Directive NIS 2 : élargir le périmètre cyber à des milliers d’entreprises

image directive NIS 2

La directive NIS 2 (Network and Information Security 2) est le texte structurant de la cybersécurité européenne. L’Union européenne a adopté cette directive en décembre 2022, et la France aurait dû la transposer dans son droit national au 17 octobre 2024. Ayant pris du retard, la transposition est désormais attendue pour l’été 2026 en France via le projet de loi Résilience. En attendant, l’ANSSI a publié en mars 2026 le Référentiel Cyber France (ReCyF), un document de travail qui liste les mesures recommandées pour atteindre les objectifs de sécurité de NIS 2. Ce référentiel s’articule autour de 20 objectifs structurés en 4 blocs, et il intègre un principe de proportionnalité selon la maturité et la taille de l’entité.

Qui est concerné

NIS 2 distingue deux catégories d’entités. Les entités essentielles (EE) regroupent les organisations exerçant une activité hautement critique (énergie, santé, transports, infrastructures numériques) employant plus de 250 salariés ou réalisant plus de 50 millions d’euros de chiffre d’affaires. Les entités importantes (EI) couvrent les ETI de secteurs sensibles selon les seuils définis par la directive. Au total, environ 10 000 à 15 000 entités françaises supplémentaires sont concernées par rapport à NIS 1, dont de nombreux prestataires informatiques, éditeurs SaaS, intégrateurs et fournisseurs cloud.

Les obligations clés

Les obligations couvrent la gestion des risques cyber, la déclaration d’incident dans un délai de 24 heures à l’ANSSI, la sécurisation de la chaîne d’approvisionnement (sécurité de la supply chain), la formation des équipes dirigeantes et la mise en place d’une gouvernance de la sécurité numérique. Le ReCyF détaille concrètement les mesures attendues, depuis le recensement des systèmes d’information jusqu’à l’infogérance de votre infrastructure IT.

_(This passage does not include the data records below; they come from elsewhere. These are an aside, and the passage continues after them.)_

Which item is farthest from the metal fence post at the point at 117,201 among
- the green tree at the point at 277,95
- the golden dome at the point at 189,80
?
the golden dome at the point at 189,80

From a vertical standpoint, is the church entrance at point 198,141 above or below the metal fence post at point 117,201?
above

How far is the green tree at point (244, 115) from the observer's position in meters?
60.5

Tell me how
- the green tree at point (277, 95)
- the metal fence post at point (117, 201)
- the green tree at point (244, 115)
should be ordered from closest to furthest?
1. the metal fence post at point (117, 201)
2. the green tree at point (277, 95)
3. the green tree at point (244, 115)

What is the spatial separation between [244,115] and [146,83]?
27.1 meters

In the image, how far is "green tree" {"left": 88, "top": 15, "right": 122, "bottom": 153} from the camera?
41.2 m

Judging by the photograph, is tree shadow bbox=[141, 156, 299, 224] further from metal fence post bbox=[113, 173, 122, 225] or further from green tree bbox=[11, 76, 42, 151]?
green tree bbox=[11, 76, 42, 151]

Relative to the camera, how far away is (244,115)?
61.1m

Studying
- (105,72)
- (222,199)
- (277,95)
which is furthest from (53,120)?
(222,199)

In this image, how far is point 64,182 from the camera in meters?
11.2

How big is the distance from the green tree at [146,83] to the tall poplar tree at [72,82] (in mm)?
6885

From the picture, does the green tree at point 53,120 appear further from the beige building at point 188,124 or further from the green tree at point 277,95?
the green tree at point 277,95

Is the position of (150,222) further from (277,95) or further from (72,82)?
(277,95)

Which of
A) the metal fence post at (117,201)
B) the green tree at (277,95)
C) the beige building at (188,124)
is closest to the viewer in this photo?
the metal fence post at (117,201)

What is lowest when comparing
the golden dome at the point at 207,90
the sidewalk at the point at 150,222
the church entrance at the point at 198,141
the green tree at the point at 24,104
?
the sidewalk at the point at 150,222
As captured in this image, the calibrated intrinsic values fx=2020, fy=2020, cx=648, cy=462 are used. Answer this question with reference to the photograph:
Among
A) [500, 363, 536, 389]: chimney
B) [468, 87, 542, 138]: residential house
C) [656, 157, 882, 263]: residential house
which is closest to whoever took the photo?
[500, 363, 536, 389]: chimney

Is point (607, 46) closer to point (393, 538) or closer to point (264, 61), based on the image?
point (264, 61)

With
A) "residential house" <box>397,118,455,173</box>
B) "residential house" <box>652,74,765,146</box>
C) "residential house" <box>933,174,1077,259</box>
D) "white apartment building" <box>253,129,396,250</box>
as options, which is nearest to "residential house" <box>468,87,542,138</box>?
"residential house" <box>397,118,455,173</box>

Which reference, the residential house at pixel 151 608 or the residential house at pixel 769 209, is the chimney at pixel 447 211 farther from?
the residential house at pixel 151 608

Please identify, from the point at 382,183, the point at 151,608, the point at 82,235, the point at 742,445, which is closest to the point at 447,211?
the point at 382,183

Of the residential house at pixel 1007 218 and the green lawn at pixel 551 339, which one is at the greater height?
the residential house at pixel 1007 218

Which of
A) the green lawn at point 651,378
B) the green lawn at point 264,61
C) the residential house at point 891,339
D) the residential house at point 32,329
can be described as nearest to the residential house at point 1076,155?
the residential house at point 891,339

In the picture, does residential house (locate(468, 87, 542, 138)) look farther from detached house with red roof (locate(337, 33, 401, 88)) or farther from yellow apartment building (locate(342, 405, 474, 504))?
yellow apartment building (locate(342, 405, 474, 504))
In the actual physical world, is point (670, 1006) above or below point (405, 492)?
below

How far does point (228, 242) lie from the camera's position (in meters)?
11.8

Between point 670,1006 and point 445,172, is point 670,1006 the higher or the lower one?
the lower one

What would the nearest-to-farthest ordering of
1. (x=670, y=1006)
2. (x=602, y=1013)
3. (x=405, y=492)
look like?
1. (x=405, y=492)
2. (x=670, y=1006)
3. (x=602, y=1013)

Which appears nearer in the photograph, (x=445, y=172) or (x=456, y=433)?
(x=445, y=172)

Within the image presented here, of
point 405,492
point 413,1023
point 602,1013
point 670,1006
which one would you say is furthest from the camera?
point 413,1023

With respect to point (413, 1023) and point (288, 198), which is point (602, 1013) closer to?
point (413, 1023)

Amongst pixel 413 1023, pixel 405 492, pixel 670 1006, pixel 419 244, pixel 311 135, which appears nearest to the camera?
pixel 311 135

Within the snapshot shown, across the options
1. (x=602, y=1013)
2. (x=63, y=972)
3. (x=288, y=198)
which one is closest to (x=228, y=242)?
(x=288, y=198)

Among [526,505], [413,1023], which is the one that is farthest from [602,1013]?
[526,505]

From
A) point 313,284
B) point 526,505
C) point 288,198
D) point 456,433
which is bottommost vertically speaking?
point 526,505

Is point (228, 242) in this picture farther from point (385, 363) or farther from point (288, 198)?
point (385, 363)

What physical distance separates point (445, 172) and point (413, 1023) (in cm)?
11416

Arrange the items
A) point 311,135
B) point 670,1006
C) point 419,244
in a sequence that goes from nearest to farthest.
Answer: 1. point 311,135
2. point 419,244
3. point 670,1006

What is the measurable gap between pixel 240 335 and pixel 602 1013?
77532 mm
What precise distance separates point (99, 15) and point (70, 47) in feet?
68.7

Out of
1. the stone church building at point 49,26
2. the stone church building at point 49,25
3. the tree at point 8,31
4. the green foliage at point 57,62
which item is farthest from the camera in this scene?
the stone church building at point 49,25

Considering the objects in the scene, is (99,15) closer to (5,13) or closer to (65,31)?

Les risques en cas de non-conformité

Les sanctions sont substantielles. Pour les entités essentielles, elles peuvent atteindre 10 millions d’euros ou 2% du chiffre d’affaires mondial, le montant le plus élevé étant retenu. Pour les entités importantes, le plafond est de 7 millions d’euros ou 1,4% du chiffre d’affaires. Au-delà des amendes, l’ANSSI peut émettre des avertissements publics et des instructions contraignantes. Mais le risque le plus immédiat reste opérationnel. Une entreprise non conforme à la directive NIS 2 sera également plus exposée aux cyberattaques, et la directive engage personnellement la responsabilité des dirigeants en cas de manquement aux obligations de gouvernance.

Par où commencer

Le plus simple est de s’appuyer sur le ReCyF dès maintenant, sans attendre la transposition définitive. Les chantiers prioritaires sont la cartographie des systèmes d’information, la mise en place d’une supervision continue de l’infrastructure et la formalisation des procédures de gestion d’incident. Une organisation qui a déjà un SMSI ou une certification ISO 27001 dispose d’une base solide à compléter. Pour les autres, un diagnostic de maturité préalable permet de structurer la feuille de route. Une mise en conformité NIS 2 prend en moyenne 4 à 8 mois selon le niveau de maturité initial.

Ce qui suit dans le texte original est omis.